A pesar de todo esto, Tolkien tiene mala prensa entre la comunidad literaria más selecta. Hay una legión de críticos literarios afirmando que los libros de Tolkien son malos. Comparar a gigantes como Virginia Woolf, T.S.Elliot o George Orwell con J.R.Tolkien significaría meter a un intruso en la cima de la narrativa británica. Y proponen gran número de argumentos literarios para confirmar su tesis: la trama marcada por la lucha entre el bien y el mal es simple y maniquea; los personajes, planos, predecibles y sin profundidad psicológica; muchos recursos literarios extraidos sin pudor de tradiciones anteriores. La lista de objeciones es larga para los inquisidores de nuestro siglo. Y sin embargo su popularidad está ahí, haciendo pasar delante de las narices de los críticos mastodónticas cifras de lectores, espectadores y dinero recaudados por la publicación de libros y proyección de películas, sin hablar de un merchandising creciente y revitalizado cada vez que hay un acontecimiento nuevo sobre Tolkien en el panorama cultural, como puede ser la esperada película de El Hobbit.
Como seguidor de Tolkien, más de una vez he preguntado a otros freakies de la biblioteca si en realidad el Señor de los Anillos tiene un final feliz, o por el contrario constituye el más triste de todos los desenlaces posibles. Y aunque algunos apuntan hacia el final feliz, yo tiendo a pensar en una trama que concluye felizmente a costa de dejar un escenario apocalíptico. Aparentemente, para el gran público, el final de la trilogía es grandioso. El anillo es destruido, Baradur se desmorona hasta los cimientos, Dol-Guldur y el bosque negro es por fin liberado de monstruos, Aragorn reina y vive el resto de sus días con Arwen, mientras los hobbits regresan a casa, donde tienen que poner solución a los últimos desmanes cometidos por Saruman y Wormtongue.

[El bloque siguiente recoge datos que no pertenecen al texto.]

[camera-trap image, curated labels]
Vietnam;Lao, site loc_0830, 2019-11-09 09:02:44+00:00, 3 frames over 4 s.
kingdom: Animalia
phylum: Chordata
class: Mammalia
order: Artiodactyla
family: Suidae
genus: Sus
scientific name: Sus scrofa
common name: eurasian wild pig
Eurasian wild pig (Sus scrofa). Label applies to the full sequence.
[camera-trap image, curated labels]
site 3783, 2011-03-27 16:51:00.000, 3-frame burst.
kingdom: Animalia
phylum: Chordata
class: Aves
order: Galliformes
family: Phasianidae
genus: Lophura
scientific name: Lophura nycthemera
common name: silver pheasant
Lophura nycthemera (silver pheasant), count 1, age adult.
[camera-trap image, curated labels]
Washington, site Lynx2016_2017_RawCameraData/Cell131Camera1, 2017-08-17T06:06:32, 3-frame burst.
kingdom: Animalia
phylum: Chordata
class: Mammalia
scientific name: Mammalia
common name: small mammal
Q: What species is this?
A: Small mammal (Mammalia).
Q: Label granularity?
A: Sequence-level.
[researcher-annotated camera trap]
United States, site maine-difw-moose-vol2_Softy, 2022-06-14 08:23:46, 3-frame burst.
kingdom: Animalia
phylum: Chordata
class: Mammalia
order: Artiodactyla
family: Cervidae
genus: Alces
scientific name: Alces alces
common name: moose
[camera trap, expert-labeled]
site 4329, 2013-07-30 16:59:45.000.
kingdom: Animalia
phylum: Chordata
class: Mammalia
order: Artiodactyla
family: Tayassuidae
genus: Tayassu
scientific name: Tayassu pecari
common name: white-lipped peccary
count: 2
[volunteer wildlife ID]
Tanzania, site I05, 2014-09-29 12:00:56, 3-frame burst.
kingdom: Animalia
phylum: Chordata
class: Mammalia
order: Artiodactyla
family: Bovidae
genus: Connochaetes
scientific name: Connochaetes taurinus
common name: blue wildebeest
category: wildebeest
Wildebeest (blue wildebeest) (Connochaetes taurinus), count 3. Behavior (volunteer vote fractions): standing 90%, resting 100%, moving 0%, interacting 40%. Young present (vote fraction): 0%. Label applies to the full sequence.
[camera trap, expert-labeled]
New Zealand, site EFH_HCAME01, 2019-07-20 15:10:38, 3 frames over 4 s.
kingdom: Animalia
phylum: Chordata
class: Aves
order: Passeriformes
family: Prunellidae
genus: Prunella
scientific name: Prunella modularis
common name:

Y sin embargo, el libro no termina ahí: todo el mundo lector sabe que el libro concluye en los puertos grises donde los protagonistas del libro inician un viaje sin retorno posible. Una de las últimas frases de Gandalf clarifica la situación: "Go in peace. I will not say do not weep; for not all tears are an evil". Un lector avispado entenderá perfectamente que el desenlace final contiene más lágrimas que sonrisas. No hay continuación posible del libro, porque sencillamente la magia ha desaparecido. Tan solo quedará la açoranza y la melancolía por lo que los hombres han perdido irremediablemente. Podremos explotar en nuestra imaginación escenarios fantásticos para las primeras edades de la Tierra Media, pero nunca ya para la edad de los hombres que empieza con el reinado de Aragorn, porque no hay fantasía alguna de la que hablar. Y aquí toca Tolkien uno de los temas más conocidos de la mitología universal, las distintas edades del hombre entendidas como una decadencia inexorable, y que curiosamente también Hesíodo concedió el número de cuatro para hablar de ellas: oro, plata, bronce y hierro. Todas las narraciones de Tolkien se unen bajo el hilo de una decadencia lenta pera continua, irreversible.
De hecho, esta es una regla que respetan muchas obras de la literatura fantástica. Cuando el relato se ubica en el tiempo presente, la única manera de hablar de la magia entre los hombres será haciendo uso de la imaginación, bajo una doble realidad fantasiosa creada por el poder de la imaginación (plasmada en distinta tinta, en La Historia inteminable de Michael Ende) ya a través de una historia paralela y oculta, fuera de la geografía humana habitual (como por ejemplo remarca bien Sinclair en Las Crónicas de Narnia). El rizo de esta inversión lo da J. K. Rowling en la saga de Harry Potter, cuando es el mundo humano el que acaba colonizando el mundo de los magos e imponiendo sus normas a través de toda una serie de golpes de efecto que convierten la magia en un centro escolar de élite británico, con todas sus engorrosas reglas, distinciones sociales y su disciplina académica.